* _MATERIAL SHOWN_
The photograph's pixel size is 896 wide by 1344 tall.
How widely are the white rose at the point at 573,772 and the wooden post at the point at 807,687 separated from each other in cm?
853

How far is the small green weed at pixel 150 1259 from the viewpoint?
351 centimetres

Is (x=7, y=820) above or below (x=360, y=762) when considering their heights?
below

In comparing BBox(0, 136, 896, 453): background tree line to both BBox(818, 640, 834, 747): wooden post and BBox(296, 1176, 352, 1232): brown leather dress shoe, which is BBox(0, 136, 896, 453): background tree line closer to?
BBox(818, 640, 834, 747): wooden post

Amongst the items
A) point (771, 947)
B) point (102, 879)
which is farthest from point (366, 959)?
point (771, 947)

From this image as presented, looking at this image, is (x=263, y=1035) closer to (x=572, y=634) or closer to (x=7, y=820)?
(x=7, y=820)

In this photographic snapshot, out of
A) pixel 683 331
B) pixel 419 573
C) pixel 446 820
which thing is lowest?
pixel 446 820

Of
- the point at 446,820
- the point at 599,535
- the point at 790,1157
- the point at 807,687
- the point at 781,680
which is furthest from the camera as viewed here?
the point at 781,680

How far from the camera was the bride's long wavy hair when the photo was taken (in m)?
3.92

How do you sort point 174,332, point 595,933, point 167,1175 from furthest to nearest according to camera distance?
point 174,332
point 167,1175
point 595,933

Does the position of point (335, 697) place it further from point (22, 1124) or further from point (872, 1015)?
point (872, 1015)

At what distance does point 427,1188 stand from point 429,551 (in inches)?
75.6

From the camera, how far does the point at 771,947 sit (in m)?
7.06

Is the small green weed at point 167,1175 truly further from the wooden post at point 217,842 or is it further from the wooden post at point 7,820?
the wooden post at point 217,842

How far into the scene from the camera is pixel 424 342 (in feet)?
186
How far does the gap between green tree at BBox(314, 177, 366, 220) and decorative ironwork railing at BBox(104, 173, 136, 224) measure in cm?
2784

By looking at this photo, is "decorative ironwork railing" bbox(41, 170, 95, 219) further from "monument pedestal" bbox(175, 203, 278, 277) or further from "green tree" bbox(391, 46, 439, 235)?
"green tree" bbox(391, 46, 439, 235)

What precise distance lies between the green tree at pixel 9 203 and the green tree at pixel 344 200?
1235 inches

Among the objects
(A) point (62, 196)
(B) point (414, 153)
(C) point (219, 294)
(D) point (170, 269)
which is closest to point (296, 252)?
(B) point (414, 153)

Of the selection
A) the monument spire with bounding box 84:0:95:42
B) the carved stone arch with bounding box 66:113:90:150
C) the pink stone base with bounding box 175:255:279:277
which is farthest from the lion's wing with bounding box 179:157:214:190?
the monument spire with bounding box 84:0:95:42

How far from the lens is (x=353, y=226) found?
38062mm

* _THE EXERCISE_
Rewrite the stretch from the line containing "Does the position" through the end of the records, swapping "monument pedestal" for "statue pedestal" and leaving everything else unchanged.

* _EXERCISE RESPONSE_
Does the position of point (335, 697) place it further from point (22, 1124) or further from point (872, 1015)?
point (872, 1015)

At what distance does point 427,1188 stand from point 429,551 (in inches)?
75.6

From the camera, how far does the point at 771,947 sit (in m)?
7.06

Is the small green weed at point 167,1175 truly further from the wooden post at point 217,842 or is it further from the wooden post at point 7,820?
the wooden post at point 217,842

How far into the scene from the camera is pixel 424 342 (in feet)?
186
How far does the gap between green tree at BBox(314, 177, 366, 220) and decorative ironwork railing at BBox(104, 173, 136, 224) measure in cm?
2784

By looking at this photo, is "decorative ironwork railing" bbox(41, 170, 95, 219) further from "statue pedestal" bbox(175, 203, 278, 277) or further from "green tree" bbox(391, 46, 439, 235)?
"green tree" bbox(391, 46, 439, 235)

What precise distance lies between the green tree at pixel 9 203 and the green tree at pixel 344 200?
1235 inches

Among the objects
(A) point (62, 196)
(B) point (414, 153)
(C) point (219, 294)
(D) point (170, 269)
which is closest to point (296, 252)?
(B) point (414, 153)

Of the selection
A) the monument spire with bounding box 84:0:95:42
B) the carved stone arch with bounding box 66:113:90:150
C) the pink stone base with bounding box 175:255:279:277
which is farthest from the lion's wing with bounding box 179:157:214:190?
the monument spire with bounding box 84:0:95:42

How far from the lens is (x=353, y=226) found?
38062mm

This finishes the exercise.